The problem
Copy out the data below with "champions league badge" swapped for "club crest" and everything else left unchanged, omitting the pictures.

Record excerpts
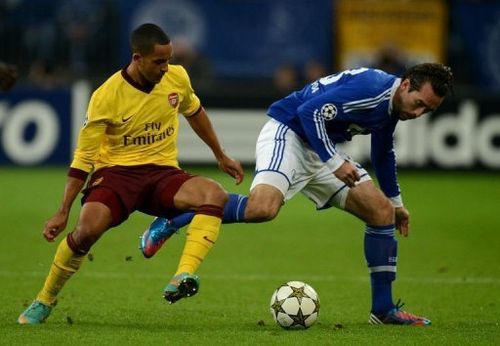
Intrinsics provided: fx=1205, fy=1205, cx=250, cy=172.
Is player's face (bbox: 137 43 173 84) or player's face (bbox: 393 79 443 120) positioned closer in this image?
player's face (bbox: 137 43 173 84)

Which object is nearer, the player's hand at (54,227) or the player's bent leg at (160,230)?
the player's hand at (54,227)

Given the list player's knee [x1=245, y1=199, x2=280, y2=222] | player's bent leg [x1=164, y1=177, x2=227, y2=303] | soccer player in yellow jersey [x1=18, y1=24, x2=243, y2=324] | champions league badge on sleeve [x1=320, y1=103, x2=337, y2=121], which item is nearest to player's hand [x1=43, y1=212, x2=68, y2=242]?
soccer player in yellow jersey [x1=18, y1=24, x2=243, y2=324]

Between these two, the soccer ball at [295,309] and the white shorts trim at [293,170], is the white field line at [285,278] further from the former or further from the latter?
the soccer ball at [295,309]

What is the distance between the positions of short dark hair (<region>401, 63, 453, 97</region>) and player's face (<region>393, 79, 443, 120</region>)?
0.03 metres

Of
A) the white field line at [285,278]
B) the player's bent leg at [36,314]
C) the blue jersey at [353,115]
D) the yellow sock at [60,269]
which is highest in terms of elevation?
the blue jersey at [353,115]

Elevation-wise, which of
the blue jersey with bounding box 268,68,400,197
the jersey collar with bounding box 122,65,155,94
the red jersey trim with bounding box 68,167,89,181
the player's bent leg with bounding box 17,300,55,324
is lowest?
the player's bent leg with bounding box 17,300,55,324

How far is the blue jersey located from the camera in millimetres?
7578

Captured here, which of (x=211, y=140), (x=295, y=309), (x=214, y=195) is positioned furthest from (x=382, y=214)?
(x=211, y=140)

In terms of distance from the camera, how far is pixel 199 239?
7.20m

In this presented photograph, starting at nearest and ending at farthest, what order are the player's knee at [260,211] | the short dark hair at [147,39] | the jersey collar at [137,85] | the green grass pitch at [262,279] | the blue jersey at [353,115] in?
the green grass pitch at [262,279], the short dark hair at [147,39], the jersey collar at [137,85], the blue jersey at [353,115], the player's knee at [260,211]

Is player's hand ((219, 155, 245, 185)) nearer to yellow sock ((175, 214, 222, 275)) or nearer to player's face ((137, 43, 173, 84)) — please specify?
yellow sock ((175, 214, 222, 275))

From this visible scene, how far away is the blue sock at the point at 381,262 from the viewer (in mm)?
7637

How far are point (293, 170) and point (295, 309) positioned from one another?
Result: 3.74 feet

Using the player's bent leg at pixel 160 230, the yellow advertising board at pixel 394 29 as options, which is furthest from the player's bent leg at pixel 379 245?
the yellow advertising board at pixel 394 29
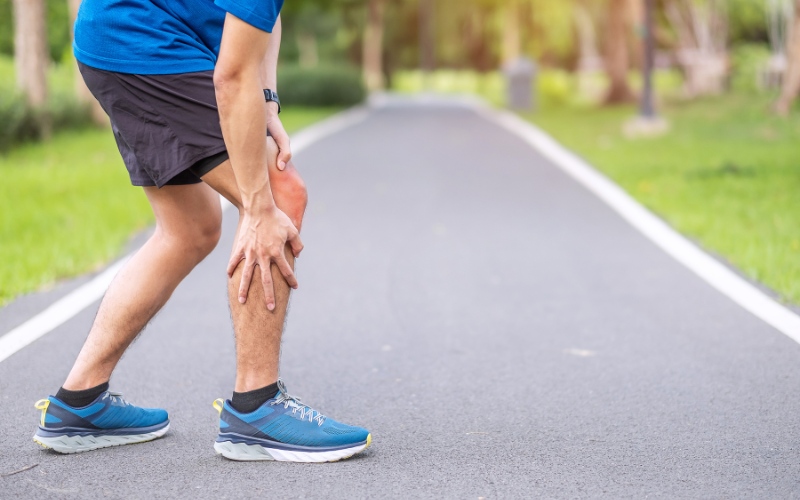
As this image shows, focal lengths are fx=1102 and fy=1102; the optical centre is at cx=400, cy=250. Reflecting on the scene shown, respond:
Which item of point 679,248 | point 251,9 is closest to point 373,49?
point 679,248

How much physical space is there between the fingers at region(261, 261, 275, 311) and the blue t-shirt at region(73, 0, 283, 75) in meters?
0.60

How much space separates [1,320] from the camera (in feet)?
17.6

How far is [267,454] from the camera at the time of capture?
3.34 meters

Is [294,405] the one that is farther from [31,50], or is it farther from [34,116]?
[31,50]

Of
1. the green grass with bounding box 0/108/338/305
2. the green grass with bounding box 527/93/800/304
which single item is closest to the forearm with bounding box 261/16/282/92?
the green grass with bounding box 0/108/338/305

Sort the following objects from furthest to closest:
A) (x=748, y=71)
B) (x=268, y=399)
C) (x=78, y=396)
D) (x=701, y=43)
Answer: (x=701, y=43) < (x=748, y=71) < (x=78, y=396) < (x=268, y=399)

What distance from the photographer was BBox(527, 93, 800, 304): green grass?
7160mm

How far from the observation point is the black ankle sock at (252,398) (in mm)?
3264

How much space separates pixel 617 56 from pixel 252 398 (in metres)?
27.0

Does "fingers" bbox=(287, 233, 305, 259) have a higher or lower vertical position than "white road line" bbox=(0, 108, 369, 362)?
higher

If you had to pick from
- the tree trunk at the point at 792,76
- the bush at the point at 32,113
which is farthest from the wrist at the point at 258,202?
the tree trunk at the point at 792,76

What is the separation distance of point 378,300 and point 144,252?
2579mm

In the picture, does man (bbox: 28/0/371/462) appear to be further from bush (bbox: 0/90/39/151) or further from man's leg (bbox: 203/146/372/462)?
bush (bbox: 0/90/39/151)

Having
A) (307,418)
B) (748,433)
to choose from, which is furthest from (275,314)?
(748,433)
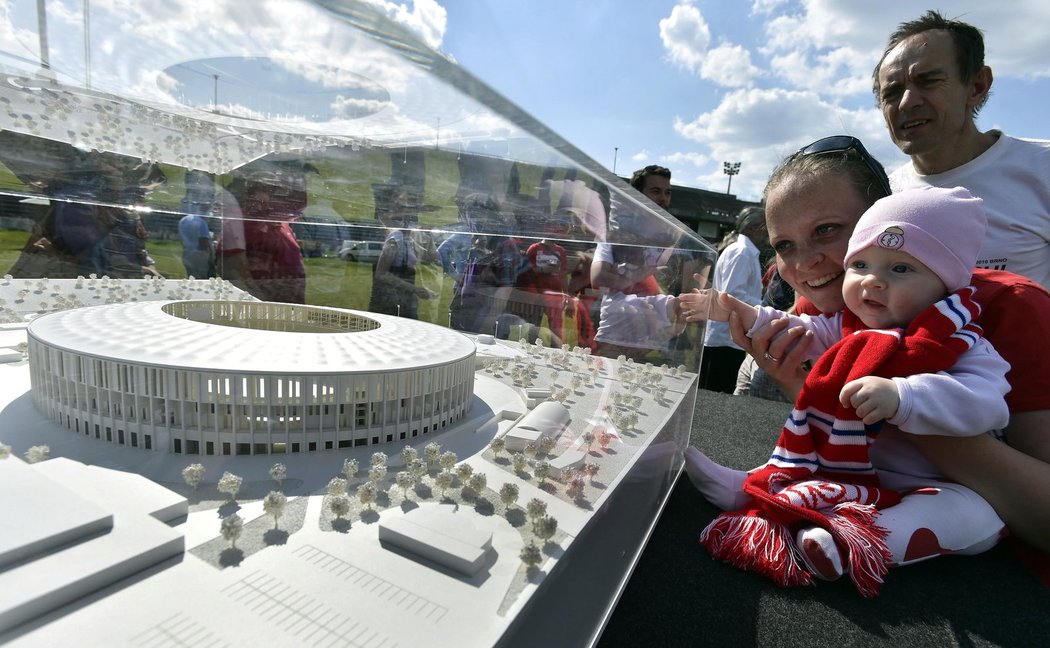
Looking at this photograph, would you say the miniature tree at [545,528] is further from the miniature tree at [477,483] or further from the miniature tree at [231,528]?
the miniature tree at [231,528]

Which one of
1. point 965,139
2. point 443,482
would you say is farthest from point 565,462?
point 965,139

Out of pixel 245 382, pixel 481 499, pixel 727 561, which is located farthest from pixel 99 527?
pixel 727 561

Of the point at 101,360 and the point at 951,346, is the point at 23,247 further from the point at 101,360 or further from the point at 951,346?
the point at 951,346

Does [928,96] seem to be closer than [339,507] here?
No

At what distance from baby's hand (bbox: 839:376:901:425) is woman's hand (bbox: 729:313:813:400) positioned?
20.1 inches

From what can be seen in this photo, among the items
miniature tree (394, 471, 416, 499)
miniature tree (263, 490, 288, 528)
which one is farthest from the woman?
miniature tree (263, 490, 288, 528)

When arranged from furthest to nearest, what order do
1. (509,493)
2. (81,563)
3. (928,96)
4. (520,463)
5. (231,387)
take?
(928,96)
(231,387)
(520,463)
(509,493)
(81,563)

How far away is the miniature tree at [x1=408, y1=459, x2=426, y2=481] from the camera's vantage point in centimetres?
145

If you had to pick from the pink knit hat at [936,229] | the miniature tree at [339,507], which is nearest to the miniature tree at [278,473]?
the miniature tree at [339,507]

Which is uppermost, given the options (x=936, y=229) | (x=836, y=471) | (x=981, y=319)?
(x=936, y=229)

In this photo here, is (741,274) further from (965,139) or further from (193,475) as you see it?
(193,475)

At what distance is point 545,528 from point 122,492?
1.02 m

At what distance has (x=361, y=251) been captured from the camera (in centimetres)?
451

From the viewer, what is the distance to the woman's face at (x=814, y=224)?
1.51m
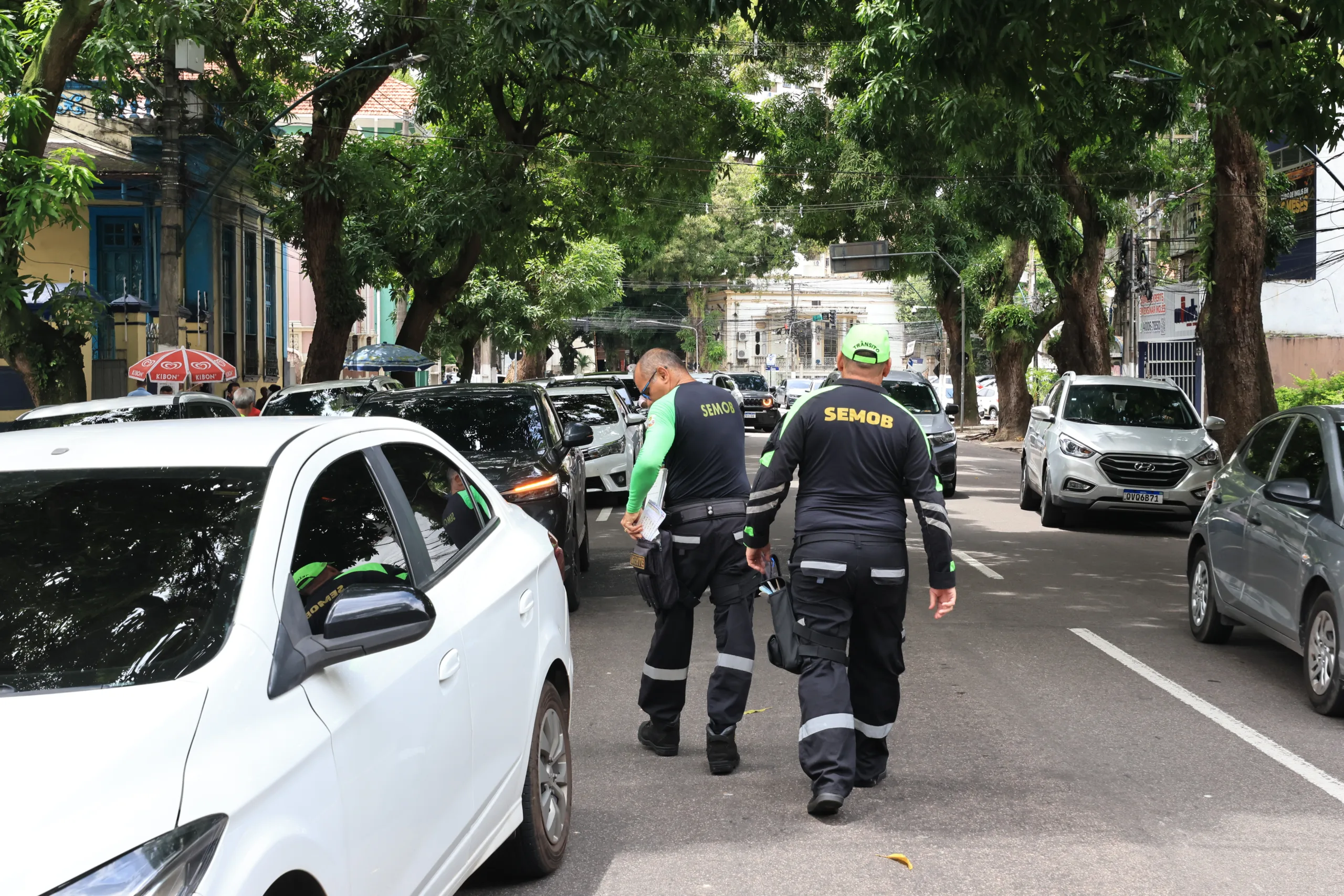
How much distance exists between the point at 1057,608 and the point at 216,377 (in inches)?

Completed exercise
Intrinsics provided: fx=1205, fy=1205, cx=250, cy=172.
Is player's face (bbox: 137 43 173 84) or player's face (bbox: 393 79 443 120) positioned closer in this image?
player's face (bbox: 137 43 173 84)

Which object is nearer, the player's hand at (54,227) or the player's bent leg at (160,230)?
the player's hand at (54,227)

Given the list player's knee [x1=245, y1=199, x2=280, y2=222] | player's bent leg [x1=164, y1=177, x2=227, y2=303] | soccer player in yellow jersey [x1=18, y1=24, x2=243, y2=324] | club crest on sleeve [x1=320, y1=103, x2=337, y2=121], which item is nearest to player's hand [x1=43, y1=212, x2=68, y2=242]?
soccer player in yellow jersey [x1=18, y1=24, x2=243, y2=324]

Between these two, the soccer ball at [295,309] and the white shorts trim at [293,170], is the white field line at [285,278] further from the former or further from the latter?
the soccer ball at [295,309]

What is the distance between the positions of short dark hair (<region>401, 63, 453, 97</region>) and player's face (<region>393, 79, 443, 120</region>)?
0.03 metres

Of
A) the white field line at [285,278]
B) the player's bent leg at [36,314]
C) the blue jersey at [353,115]
D) the yellow sock at [60,269]
which is highest in terms of elevation?
the blue jersey at [353,115]

Elevation-wise, which of
the blue jersey with bounding box 268,68,400,197
the jersey collar with bounding box 122,65,155,94
the red jersey trim with bounding box 68,167,89,181
the player's bent leg with bounding box 17,300,55,324
is lowest?
the player's bent leg with bounding box 17,300,55,324

How far is the blue jersey located from the camera in millimetres?
7578

Captured here, which of (x=211, y=140), (x=295, y=309), (x=214, y=195) is positioned furthest from (x=382, y=214)?
(x=211, y=140)

In terms of distance from the camera, how far is pixel 199 239?
7.20m

In this presented photograph, starting at nearest and ending at farthest, what order are the player's knee at [260,211] | the short dark hair at [147,39] | the jersey collar at [137,85] | the green grass pitch at [262,279] | the blue jersey at [353,115] in?
the green grass pitch at [262,279], the short dark hair at [147,39], the jersey collar at [137,85], the blue jersey at [353,115], the player's knee at [260,211]

Is player's hand ((219, 155, 245, 185)) nearer to yellow sock ((175, 214, 222, 275)) or nearer to player's face ((137, 43, 173, 84)) — please specify?
yellow sock ((175, 214, 222, 275))

From this visible scene, how far away is the blue sock at the point at 381,262 from the viewer (in mm)?
7637

How far are point (293, 170) and point (295, 309) positioned from one another?
Result: 3.74 feet

Using the player's bent leg at pixel 160 230, the yellow advertising board at pixel 394 29 as options, which is furthest from the player's bent leg at pixel 379 245?
the yellow advertising board at pixel 394 29
As this image shows, focal lengths are fx=1102 and fy=1102; the optical centre is at cx=400, cy=250. Reflecting on the scene shown, respond:
Which item of point 679,248 | point 251,9 is closest to point 373,49?
point 679,248

How much physical space is there between the fingers at region(261, 261, 275, 311) and the blue t-shirt at region(73, 0, 283, 75) in meters?
0.60

How much space separates [1,320] from the camera (in feet)?
17.6

How far is [267,454] from the camera at the time of capture?
3.34 meters

Is [294,405] the one that is farther from [31,50], or is it farther from [34,116]?
[31,50]

Of
1. the green grass with bounding box 0/108/338/305
2. the green grass with bounding box 527/93/800/304
which single item is closest to the forearm with bounding box 261/16/282/92?
the green grass with bounding box 0/108/338/305

Sort the following objects from furthest to closest:
A) (x=748, y=71)
B) (x=268, y=399)
C) (x=78, y=396)
D) (x=701, y=43)
Answer: (x=701, y=43) < (x=748, y=71) < (x=78, y=396) < (x=268, y=399)

What distance from the photographer was BBox(527, 93, 800, 304): green grass?
7160mm

How far from the observation point is the black ankle sock at (252,398) (in mm)?
3264

How much space separates pixel 617 56 from pixel 252 398 (in metres)?
27.0

Does "fingers" bbox=(287, 233, 305, 259) have a higher or lower vertical position than "white road line" bbox=(0, 108, 369, 362)?
higher

If you had to pick from
- the tree trunk at the point at 792,76
- the bush at the point at 32,113
which is farthest from the wrist at the point at 258,202?
the tree trunk at the point at 792,76

What is the separation distance of point 378,300 and point 144,252?
2579mm

In the picture, does man (bbox: 28/0/371/462) appear to be further from bush (bbox: 0/90/39/151) or further from man's leg (bbox: 203/146/372/462)?
bush (bbox: 0/90/39/151)

Having
A) (307,418)
B) (748,433)
to choose from, which is furthest from (275,314)?
(748,433)
Looking at this photograph, would you say the miniature tree at [545,528] is further from the miniature tree at [477,483] or further from the miniature tree at [231,528]?
the miniature tree at [231,528]

Which one of
1. point 965,139
2. point 443,482
would you say is farthest from point 565,462?
point 965,139

Out of pixel 245 382, pixel 481 499, pixel 727 561, which is located farthest from pixel 99 527?
pixel 727 561

Of the point at 101,360 and the point at 951,346, is the point at 23,247 further from the point at 101,360 or further from the point at 951,346?
the point at 951,346

Does [928,96] seem to be closer than [339,507] here?
No

At what distance from baby's hand (bbox: 839:376:901:425) is woman's hand (bbox: 729:313:813:400) positioned?
20.1 inches

From what can be seen in this photo, among the items
miniature tree (394, 471, 416, 499)
miniature tree (263, 490, 288, 528)
which one is farthest from the woman?
miniature tree (263, 490, 288, 528)

When arranged from furthest to nearest, what order do
1. (509,493)
2. (81,563)
3. (928,96)
4. (520,463)
5. (231,387)
take?
(928,96)
(231,387)
(520,463)
(509,493)
(81,563)

How far away is the miniature tree at [x1=408, y1=459, x2=426, y2=481] from the camera's vantage point in centimetres?
145

If you had to pick from the pink knit hat at [936,229] | the miniature tree at [339,507], which is nearest to the miniature tree at [278,473]?
the miniature tree at [339,507]

Which is uppermost, given the options (x=936, y=229) | (x=836, y=471) | (x=981, y=319)?
(x=936, y=229)

In this photo here, is (741,274) further from (965,139) or further from (193,475) as you see it?
(193,475)

At what distance is point 545,528 from point 122,492?
1.02 m

At what distance has (x=361, y=251) been captured from the camera (in centimetres)?
451

From the viewer, what is the distance to the woman's face at (x=814, y=224)?
1.51m
How much distance exists between the point at 1057,608 and the point at 216,377 (in inches)?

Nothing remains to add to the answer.